Così il G-test riconosce possibili alterazioni già dalla 10ª settimana

L'esame non invasivo è eseguito nel sangue materno. Si basa su frammenti di Dna fetale

Franca Iannici

Il 48,5% delle donne italiane decide di avere un figlio fra i 35 e i 44 anni contro il 44,7% dei parti registrati tra i 25 e i 35 anni, il 6% riguarda le donne over 40. La medicina considera le donne oltre i 35 anni a rischio perché, con l'aumento dell'età, salgono statisticamente i rischi di malattie cromosomiche, ritardo di accrescimento per il bambino, ipertensione, gestosi e diabete per la madre. È necessario, quindi, eseguire un'accurata indagine prenatale per conoscere lo stato di salute del bambino.

Uno dei test più diffusi e non invasivi è il B-test, chiamato anche test di screening del primo trimestre e si esegue tra 11ª e la 14ª settimana di gravidanza.
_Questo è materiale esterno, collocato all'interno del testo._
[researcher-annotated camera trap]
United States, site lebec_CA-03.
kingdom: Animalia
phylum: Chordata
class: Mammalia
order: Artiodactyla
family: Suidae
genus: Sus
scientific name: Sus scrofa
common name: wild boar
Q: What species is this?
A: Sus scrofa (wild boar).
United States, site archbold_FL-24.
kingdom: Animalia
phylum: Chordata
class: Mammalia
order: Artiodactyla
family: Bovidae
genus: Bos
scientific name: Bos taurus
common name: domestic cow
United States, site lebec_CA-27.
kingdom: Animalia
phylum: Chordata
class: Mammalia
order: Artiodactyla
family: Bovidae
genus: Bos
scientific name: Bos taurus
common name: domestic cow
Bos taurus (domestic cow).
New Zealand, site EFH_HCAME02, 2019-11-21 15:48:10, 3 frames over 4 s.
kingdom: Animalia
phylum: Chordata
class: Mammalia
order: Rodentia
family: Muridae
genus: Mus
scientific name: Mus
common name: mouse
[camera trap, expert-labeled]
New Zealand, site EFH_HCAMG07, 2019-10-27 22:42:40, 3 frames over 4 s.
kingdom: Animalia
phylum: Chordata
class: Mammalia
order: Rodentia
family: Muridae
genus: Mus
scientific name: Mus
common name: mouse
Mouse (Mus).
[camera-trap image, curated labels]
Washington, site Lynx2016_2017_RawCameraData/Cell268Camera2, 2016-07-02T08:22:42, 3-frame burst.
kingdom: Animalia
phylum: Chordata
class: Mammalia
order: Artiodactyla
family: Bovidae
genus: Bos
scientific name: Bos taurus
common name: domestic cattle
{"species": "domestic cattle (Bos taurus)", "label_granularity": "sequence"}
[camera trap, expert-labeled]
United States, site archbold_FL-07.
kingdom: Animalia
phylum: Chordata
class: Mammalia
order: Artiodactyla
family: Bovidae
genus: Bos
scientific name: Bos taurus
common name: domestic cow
Questa tecnica diagnostica prenatale prevede due diverse prestazioni: la più rilevante è la misurazione, mediante l'ecografia, dello spessore della traslucenza nucale, cioè di un'area che si trova nella nuca dell'embrione e che permette di definire un'ampiezza; l'altra è un prelievo di sangue eseguito alla madre, che consente di dosare due ormoni indicativi della funzione placentare. Oltre al B-test è possibile richiedere il G-test, uno screening non invasivo effettuato nel sangue materno per individuare alterazioni cromosomiche del feto già dalla decima settimana, attendibile al 99,9%.

Il test di screening si basa sull'analisi di piccoli frammenti di Dna fetale che circolano nel sangue materno a partire dalla quinta settimana di gestazione. Ma cosa sono le malattie cromosomiche? Sono patologie genetiche caratterizzate dall'anomalia del numero dei cromosomi o dall'anomalia nella struttura di uno o più cromosomi. Le trisomie sono caratterizzate da un cromosoma in più rispetto alla coppie normalmente presenti.

La più comune alla nascita è la Trisomia 21, associata alla Sindrome di Down (frequenza 1 su 700 nati); più rare sono la Trisomia 18 (Sindrome di Edwards, 1 su 7900 nati) la Trisomia 13 (Sindrome di Patau, 1 su 9500 nati), la Trisomia 22, la Trisomia 16 e la Trisomia 9, solitamente causa di aborto precoce.

Può essere eseguito nelle gravidanze singole e nelle gravidanze gemellari (con massimo 2 feti), sia naturali che da fecondazione assistita. In Italia, al momento, il test non è offerto dal SSN. I risultati dei test di screening devono essere seguiti da una consulenza genetica a cui, nel caso di risultato positivo, devono seguire esami diagnostici invasivi come l'amniocentesi e la villocentesi. L'amniocentesi (o prelievo del liquido amniotico), si esegue tra le 15 e le 18 settimane di gestazione e consiste nell'aspirare, sotto diretta guida ecografica, una modesta quantità di liquido amniotico. Anche la villocentesi (o prelievo di villi coriali) è un valido test e consente di diagnosticare anomalie cromosomiche o genetiche a partire dalla decima settimana di gravidanza. Ma come scegliere il test per la valutazione prenatale di anomalie fetali più idoneo?

Sul mercato esistono molti test, alcuni definiti «validati», cioè passati attraverso un numero molto elevato di test eseguiti per poter definire livelli di performance stabili e realistici (più sono rare le malattie, più test bisogna fare per valutarne l'effettiva affidabilità). A oggi, per quanto riguarda il G-test, ne sono stati certificati 2 milioni a livello internazionale.

È importante ricordare che alcune coppie, per motivi morali o religiosi, accettano qualsiasi esito senza approfondire i risultati dello screening con indagini particolarmente invasive che possano mettere a rischio la vita del nascituro.